The longtime actress, who was born in 1916 in imperial Japan to British parents, played Melanie Hamilton Wilkes in “Gone with the Wind,” who had a conflict with Scarlett O’Hara, played by Vivien Leigh.

She also appeared in films such as “The Adventures of Robin Hood,” and won Oscars for her performances in “To Each His Own” and “The Heiress.”

Her greatest impact perhaps occurred when she sued Warner Bros. in 1943 to gain freedom from the studio after her contract with the company had expired. The previous interpretation of the contracts meant that she would have had to work longer than her seven-year contract and the years of actual service to the company would be spread over a longer period of time, according to The Hollywood Reporter.

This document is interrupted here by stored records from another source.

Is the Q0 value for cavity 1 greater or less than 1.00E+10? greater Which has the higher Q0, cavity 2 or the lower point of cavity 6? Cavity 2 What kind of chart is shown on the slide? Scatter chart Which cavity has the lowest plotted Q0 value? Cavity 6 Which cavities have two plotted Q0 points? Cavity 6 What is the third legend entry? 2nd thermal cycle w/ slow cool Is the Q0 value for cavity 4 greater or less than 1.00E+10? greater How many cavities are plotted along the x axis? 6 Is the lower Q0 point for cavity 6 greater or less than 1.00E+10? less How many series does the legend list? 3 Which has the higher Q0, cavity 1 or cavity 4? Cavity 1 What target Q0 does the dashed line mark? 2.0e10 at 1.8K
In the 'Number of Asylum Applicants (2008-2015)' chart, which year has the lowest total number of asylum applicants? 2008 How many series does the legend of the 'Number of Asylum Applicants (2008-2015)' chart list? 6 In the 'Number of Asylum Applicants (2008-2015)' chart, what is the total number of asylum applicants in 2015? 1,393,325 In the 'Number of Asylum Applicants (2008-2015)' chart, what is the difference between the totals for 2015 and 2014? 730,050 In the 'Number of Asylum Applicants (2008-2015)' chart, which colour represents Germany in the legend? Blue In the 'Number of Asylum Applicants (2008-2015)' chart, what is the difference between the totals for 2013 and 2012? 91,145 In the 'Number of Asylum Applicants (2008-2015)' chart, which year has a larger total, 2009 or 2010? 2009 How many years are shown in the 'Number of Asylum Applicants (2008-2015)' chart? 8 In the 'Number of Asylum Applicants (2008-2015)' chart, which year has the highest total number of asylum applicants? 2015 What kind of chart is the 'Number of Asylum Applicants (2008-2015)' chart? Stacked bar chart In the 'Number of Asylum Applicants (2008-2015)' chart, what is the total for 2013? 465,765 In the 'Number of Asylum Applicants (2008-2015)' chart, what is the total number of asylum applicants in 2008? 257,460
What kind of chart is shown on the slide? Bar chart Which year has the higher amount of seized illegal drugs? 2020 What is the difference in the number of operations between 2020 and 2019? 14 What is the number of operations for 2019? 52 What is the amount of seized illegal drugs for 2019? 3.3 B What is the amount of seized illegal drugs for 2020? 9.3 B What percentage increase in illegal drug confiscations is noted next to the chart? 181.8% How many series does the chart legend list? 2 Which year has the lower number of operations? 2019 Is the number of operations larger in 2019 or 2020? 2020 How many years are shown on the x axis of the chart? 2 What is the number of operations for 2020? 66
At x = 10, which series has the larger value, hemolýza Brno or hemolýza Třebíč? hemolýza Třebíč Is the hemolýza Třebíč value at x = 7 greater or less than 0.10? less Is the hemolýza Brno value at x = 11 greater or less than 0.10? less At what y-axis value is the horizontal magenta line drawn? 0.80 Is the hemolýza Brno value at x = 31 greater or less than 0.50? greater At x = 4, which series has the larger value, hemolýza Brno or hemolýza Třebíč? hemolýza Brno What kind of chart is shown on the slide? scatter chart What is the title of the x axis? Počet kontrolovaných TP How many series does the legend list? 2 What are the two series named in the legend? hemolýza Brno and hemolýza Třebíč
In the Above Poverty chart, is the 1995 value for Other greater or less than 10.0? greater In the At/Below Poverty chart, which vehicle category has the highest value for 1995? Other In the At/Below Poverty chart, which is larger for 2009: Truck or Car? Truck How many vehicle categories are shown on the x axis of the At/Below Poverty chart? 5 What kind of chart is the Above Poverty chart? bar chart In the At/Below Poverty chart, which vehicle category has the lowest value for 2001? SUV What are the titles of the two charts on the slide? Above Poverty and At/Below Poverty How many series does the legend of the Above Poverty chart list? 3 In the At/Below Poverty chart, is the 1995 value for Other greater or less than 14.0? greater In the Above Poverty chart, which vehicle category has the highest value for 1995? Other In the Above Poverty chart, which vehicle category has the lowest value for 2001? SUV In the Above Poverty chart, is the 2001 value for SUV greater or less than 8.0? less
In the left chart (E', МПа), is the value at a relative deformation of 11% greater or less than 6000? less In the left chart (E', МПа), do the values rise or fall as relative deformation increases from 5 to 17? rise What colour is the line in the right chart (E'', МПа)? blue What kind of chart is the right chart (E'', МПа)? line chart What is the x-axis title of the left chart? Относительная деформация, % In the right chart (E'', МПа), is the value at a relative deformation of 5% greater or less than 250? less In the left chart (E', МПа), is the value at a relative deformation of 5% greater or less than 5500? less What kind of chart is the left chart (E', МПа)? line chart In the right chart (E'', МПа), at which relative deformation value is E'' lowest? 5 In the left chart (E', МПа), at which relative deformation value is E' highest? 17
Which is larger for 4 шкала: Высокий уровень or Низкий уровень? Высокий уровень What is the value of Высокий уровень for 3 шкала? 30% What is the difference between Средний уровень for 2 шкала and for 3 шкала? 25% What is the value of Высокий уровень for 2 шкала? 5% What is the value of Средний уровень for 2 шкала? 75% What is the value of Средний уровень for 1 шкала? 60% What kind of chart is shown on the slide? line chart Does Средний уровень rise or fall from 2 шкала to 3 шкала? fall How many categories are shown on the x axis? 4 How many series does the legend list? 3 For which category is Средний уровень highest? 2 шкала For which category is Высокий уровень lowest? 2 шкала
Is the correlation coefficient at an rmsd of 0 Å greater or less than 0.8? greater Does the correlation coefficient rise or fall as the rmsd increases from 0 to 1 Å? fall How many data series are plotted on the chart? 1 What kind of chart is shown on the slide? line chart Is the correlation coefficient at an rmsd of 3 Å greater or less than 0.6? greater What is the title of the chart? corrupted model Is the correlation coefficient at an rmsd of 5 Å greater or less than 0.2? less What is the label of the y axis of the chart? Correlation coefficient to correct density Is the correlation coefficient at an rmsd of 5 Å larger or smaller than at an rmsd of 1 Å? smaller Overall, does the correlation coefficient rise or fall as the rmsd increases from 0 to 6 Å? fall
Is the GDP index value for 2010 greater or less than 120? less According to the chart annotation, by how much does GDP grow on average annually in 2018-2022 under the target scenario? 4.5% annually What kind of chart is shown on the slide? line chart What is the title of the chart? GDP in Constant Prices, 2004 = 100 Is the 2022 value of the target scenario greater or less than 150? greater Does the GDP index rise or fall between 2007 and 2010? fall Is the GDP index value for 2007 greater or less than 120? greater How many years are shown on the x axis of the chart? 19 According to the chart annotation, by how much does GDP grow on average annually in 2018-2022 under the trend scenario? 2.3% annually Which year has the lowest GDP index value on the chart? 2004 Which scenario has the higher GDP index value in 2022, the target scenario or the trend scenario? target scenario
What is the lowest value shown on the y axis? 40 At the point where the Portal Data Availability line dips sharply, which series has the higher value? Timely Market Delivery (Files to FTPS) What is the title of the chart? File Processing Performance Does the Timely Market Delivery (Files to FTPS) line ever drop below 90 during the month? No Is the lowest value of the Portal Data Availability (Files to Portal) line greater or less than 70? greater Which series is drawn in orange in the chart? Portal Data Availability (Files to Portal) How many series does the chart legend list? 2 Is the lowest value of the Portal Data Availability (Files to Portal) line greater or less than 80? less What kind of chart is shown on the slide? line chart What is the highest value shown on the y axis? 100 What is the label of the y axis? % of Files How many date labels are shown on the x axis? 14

The legal battle and victory is now known as The De Havilland Decision.

“I was deeply gratified when, returning to MGM after his long and distinguished military service, Jimmy Stewart asked the court on the basis of that decision for a ruling on his contract—and thus the contracts of other actor-veterans—and received, of course, a favorable verdict,” de Havilland said in 1992.

She added of the case: “When I won the final round of my case on Feb. 3, 1945, every actor was now confirmed as free of his long-term contract at the end of its seven-year term, regardless of how many suspensions he had taken during those seven years. No one thought I would win, but after I did, flowers, letters, and telegrams arrived from my fellow actors. This was wonderfully rewarding.”

Meanwhile, in the 1940s, when she joined the Independent Citizens’ Committee of the Arts, Sciences, and Professions, she was asked to deliver a speech for the committee that contained views from the Communist Party USA, and the group was later identified as a front organization, according to the Wall Street Journal.

The actress also noted that the organization “rarely embraced the kind of independent spirit it publicly proclaimed. It always ended up siding with the Soviet Union even though the rank-and-file members were noncommunist,” the report said.

She told the paper: “I thought, ‘If we reserve the right to criticize the American policies, why don’t we reserve the right to criticize Russia?'”  Of the group, she added: “I realized a nucleus of people was controlling the organization without a majority of the members of the board being aware of it. And I knew they had to be communists.”